Of course, a torpedo could send us to the bottom at any minute, but we didn’t think of that. We also had a battleship escort; everything was going very well.

We arrived in Denmark, where we saw things we had almost forgotten, like pastry shops, which we devoured with enormous eyes, forgetting our filthy faces ravaged by misery. We scarcely noticed the looks of mistrust fixed on us by the shopkeepers, who couldn’t understand us. We had no money, and the wares on display were not free. For a moment, we even thought of our machine guns.

Hals could not resist temptation. He held out his big hands, which looked like dead wood, and begged for charity. The shopkeeper tried to pretend that he hadn’t noticed, but Hals persisted. Finally, the baker put a stale cake into those filthy hands. Hals divided it into four pieces and we tasted a substance which had become unknown to us. We thanked the man, and tried to smile, but the rotting teeth in our gray faces must have produced an effect of grotesque grimace, and made the baker think we were mocking him. He turned on his heel, and disappeared into the back of his shop. He couldn’t know bow long it had been since we’d had the chance to laugh, and that we would need a little while to learn how again.

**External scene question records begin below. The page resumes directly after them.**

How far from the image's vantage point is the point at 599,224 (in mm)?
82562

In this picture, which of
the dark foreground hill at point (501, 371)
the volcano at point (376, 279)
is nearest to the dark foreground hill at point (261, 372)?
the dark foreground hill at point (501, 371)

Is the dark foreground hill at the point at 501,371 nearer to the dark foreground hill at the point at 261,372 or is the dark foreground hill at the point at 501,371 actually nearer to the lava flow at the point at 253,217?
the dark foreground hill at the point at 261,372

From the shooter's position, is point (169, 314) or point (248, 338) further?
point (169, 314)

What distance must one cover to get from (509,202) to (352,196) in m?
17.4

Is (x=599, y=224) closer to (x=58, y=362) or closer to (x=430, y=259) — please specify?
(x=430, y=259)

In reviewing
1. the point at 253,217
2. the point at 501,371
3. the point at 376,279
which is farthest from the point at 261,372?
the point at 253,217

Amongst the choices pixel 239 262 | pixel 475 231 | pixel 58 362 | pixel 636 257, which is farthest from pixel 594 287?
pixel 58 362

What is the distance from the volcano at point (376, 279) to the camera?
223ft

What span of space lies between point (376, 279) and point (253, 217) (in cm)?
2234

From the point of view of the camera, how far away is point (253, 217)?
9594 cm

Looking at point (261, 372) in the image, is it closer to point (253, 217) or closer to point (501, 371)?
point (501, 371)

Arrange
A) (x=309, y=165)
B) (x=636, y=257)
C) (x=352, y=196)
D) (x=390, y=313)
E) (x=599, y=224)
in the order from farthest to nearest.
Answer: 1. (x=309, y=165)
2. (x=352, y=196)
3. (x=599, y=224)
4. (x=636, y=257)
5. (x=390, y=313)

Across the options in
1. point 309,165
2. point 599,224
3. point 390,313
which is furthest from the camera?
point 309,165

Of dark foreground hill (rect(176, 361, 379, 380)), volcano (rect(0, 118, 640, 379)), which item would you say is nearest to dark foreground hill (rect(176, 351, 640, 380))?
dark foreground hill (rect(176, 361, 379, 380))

A less sumptuous boat took us on to Kiel, where we found a more familiar atmosphere, with no more bakeries and no more occasion to smile. In a setting of ruins, we were reincorporated, with alarmingly precipitate haste, into a scratch battalion. Hals asked if he might be given a leave to visit his home in Dortmund. An enlisted man of about fifty put a hand on his shoulder and told him that with a little courage and a little luck, if he managed to infiltrate the American and British lines, he might perhaps get there.

My friend’s face reflected astonishment, stupefaction, and sadness.

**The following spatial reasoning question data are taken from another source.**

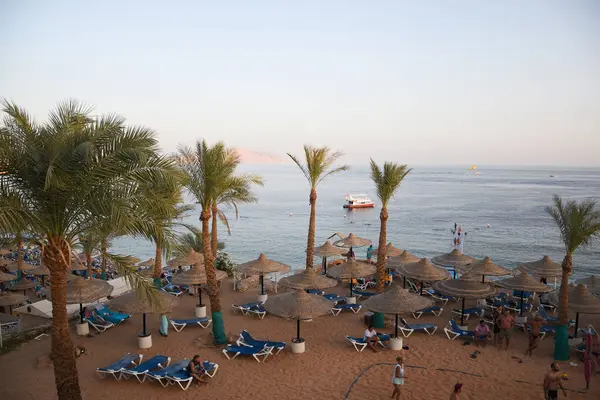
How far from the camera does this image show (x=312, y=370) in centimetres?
1102

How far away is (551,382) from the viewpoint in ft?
28.3

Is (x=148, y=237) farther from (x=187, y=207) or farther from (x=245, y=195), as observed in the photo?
(x=245, y=195)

“The American and British lines!”

In the West, which we had dreamed of and longed for so often, which we had finally reached, we were assaulted by the most overwhelming and terrible news. We were astounded. The West, the paradise we had been counting on in our icy holes at Memel, on the Dnieper, and on the Don; that chimerical paradise which should have taken us in and soothed our sufferings, the West, which had been our sole reason for surviving, was only a small country more or less thickly covered with buildings; a country where the silence was broken by the roar of planes, where terrified people crawled and ran. The West was also three dirty gray trucks carrying at high speed a reduced battalion of soldiers in gray toward another encounter with death; it was the place where my last illusions would crumble in conditions of inhuman grief.

The West was the other half of the vise tightening on our misery. Several armies were challenging our exhausted arms — several, among them the French Army. I cannot describe the emotions which this news produced in me. France, which in my thoughts had never abandoned me, “la douce France,” had abused my naïveté. In the trenches of the steppe, I had loved France as much as any young man does as he talks revolution in the back room of a Paris café.

Most of my efforts had been for France, which I had made my comrades-in-arms appreciate and love. What could have happened, which had not been explained to us?

France had turned against me, when I was expecting her help. Perhaps I would have to fire at my French brothers — which I could no more do than I could fire at Hals or Lindberg.

What had happened? What had they kept from us? I no longer knew, or understood. My brain refused to take in any more, and the hope which the West had revived in all of us died in me.